Depois de caminhar pela rua e enquanto ele descobria ao telefone que a concorrência indicada pela mulher mal disposta também não tinha o vinho, Clara olhava modelos e fazia perguntas numa sapataria. No bairro há muitas e os sapatos são uma das suas predilecções. «Porque não tenho pezinhos de princesa é difícil encontrar o que me sirva e que eu goste», explicou. Não precisava, porque não aborrecia Joaquim. A paciência para compras com mulheres só lhe faltava em centros comerciais e quando a visita tinha esse único objectivo, que aí elas parecem sempre ligar um modo de funcionamento cego ao resto e magnetizado em provadores e coisas assim. «Tenho de voltar cá» foi a deixa que confirmou: ela tinha gostado.

«Disseram-me que na João XXI há uma boa garrafeira e é possível que tenham. Vamos lá?» Ela, mais prática, preferia telefonar a perguntar. Mas acedeu. Mais do que uma garrafa de Apitiv, um Porto branco seco da casa Sandeman, que Joaquim agora já sabe que deixou de ser produzido e a haver será apenas em fundos de stock, o que ambos procuravam era passar um bom pedaço de tempo.

Pelo caminho, no carro, e para além do susto que Clara apanhou quando um sujeito recuou incauto do mau estacionamento para o meio da rua e Joaquim guinou para a esquerda buzinando, mesmo entalado por um Audi prateado que vinha desejoso de o ultrapassar, falaram de música.
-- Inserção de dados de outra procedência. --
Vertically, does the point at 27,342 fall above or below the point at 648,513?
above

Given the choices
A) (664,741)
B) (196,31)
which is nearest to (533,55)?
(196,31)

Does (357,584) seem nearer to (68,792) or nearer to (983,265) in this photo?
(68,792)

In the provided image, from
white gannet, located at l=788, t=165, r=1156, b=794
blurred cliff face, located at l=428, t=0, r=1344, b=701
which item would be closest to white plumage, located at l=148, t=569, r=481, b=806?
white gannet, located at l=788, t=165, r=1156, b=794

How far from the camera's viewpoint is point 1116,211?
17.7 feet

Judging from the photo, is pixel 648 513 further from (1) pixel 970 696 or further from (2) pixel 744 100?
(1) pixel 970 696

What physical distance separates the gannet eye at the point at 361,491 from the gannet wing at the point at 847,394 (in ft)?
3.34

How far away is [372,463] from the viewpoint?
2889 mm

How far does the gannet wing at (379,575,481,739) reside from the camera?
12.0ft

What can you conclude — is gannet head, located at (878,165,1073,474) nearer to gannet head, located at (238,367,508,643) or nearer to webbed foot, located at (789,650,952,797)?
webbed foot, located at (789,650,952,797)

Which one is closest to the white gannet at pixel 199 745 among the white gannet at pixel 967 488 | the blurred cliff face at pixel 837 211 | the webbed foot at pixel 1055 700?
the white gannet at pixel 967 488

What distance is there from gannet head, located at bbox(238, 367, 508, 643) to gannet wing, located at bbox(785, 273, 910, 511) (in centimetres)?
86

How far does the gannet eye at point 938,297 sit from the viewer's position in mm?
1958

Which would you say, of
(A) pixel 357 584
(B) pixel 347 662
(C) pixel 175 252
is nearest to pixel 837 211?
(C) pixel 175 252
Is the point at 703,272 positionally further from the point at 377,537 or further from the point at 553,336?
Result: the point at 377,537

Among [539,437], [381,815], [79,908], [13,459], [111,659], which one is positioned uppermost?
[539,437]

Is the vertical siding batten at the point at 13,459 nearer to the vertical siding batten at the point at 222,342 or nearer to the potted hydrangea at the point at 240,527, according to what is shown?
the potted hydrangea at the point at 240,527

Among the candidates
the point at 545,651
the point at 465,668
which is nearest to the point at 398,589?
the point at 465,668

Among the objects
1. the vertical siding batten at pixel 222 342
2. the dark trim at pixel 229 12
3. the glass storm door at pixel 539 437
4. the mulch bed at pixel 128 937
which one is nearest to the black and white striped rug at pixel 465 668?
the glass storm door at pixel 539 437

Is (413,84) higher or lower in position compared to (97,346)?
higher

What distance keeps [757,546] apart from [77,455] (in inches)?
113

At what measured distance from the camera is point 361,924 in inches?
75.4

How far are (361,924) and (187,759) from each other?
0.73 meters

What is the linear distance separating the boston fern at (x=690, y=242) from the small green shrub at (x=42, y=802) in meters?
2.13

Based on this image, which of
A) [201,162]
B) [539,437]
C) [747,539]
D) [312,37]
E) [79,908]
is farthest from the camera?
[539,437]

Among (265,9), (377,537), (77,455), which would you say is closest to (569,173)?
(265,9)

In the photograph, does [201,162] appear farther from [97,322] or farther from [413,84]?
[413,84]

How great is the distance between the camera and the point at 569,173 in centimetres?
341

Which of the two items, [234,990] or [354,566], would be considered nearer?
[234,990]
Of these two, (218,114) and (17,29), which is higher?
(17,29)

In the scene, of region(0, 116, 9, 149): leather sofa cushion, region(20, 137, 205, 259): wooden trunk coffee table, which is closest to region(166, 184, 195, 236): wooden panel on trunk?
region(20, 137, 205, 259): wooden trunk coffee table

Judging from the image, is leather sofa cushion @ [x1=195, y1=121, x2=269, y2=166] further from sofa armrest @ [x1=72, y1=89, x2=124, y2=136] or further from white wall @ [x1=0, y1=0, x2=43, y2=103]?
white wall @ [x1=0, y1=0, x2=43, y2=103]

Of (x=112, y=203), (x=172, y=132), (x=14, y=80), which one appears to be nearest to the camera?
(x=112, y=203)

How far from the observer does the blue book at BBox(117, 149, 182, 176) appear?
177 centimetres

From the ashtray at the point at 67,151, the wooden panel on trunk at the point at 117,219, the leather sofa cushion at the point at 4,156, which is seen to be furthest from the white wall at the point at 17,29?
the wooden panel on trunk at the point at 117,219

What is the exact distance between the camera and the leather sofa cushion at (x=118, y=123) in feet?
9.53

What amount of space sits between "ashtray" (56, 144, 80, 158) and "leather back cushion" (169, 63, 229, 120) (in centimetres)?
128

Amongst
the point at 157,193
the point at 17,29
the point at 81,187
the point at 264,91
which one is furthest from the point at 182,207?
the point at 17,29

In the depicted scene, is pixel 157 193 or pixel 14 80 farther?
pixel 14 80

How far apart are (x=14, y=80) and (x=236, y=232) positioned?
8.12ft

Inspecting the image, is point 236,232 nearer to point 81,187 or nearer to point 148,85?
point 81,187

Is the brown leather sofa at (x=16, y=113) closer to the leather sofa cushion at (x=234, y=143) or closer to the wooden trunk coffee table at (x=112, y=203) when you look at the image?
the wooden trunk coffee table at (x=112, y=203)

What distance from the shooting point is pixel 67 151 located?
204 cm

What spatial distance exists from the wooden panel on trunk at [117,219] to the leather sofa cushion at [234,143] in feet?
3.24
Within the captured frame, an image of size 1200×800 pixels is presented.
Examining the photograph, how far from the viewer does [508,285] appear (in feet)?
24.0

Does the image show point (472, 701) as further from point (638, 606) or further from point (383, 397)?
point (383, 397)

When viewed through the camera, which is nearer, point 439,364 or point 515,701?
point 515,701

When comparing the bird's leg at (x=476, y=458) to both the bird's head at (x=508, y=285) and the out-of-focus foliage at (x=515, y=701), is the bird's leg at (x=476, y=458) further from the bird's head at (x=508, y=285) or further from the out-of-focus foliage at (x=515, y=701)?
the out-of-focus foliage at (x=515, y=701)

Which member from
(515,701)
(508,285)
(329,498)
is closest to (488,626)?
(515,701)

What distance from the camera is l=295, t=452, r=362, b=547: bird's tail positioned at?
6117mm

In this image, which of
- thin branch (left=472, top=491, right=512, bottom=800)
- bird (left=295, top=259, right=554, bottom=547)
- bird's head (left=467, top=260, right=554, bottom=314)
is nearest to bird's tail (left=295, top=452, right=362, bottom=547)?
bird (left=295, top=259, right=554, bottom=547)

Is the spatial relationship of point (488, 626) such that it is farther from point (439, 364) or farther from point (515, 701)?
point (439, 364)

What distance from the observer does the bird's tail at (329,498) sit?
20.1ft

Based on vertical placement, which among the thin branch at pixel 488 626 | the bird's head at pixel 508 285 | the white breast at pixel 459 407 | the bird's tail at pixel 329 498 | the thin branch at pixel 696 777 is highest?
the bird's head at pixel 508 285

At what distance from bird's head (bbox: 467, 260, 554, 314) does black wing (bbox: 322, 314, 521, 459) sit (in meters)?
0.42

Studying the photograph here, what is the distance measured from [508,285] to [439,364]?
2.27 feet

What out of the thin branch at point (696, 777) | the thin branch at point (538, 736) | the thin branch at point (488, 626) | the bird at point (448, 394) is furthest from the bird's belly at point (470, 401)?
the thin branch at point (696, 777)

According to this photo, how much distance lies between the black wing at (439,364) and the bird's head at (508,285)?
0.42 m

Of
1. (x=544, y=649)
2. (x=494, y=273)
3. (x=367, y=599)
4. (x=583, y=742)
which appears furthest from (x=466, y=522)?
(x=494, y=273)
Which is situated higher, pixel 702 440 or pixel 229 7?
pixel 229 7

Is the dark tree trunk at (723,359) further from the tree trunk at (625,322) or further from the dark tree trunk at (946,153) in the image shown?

O Rui Veloso é que escreveu que «não se ama alguém que não ouve a mesma canção» e se fossem por aí, Clara e Joaquim estavam tramados. Mas quem é que falou em amor? Por agora, esse é como o vinho: não há em lado nenhum.

3 comentários:

Nem um ponto de vista vai ser ponto final disse...

posso pagar um apu para o seu blog?
*-*

Anónimo disse...

Não resisto...Joaquim??"tou-te a ver"!!LOL e, sim, ainda te leio.Ossos do oficio...

J.B. disse...

Assim se vê que muitas vezes os rasgos de inspiração estão mais perto do que parecem. Espero que este texto não seja só um texto, uma experiência. Desejo que tudo o que está além dele seja bem apreendido, que te sirva de mote para mais passeios, mais formas de estar e apesar de tudo te realize.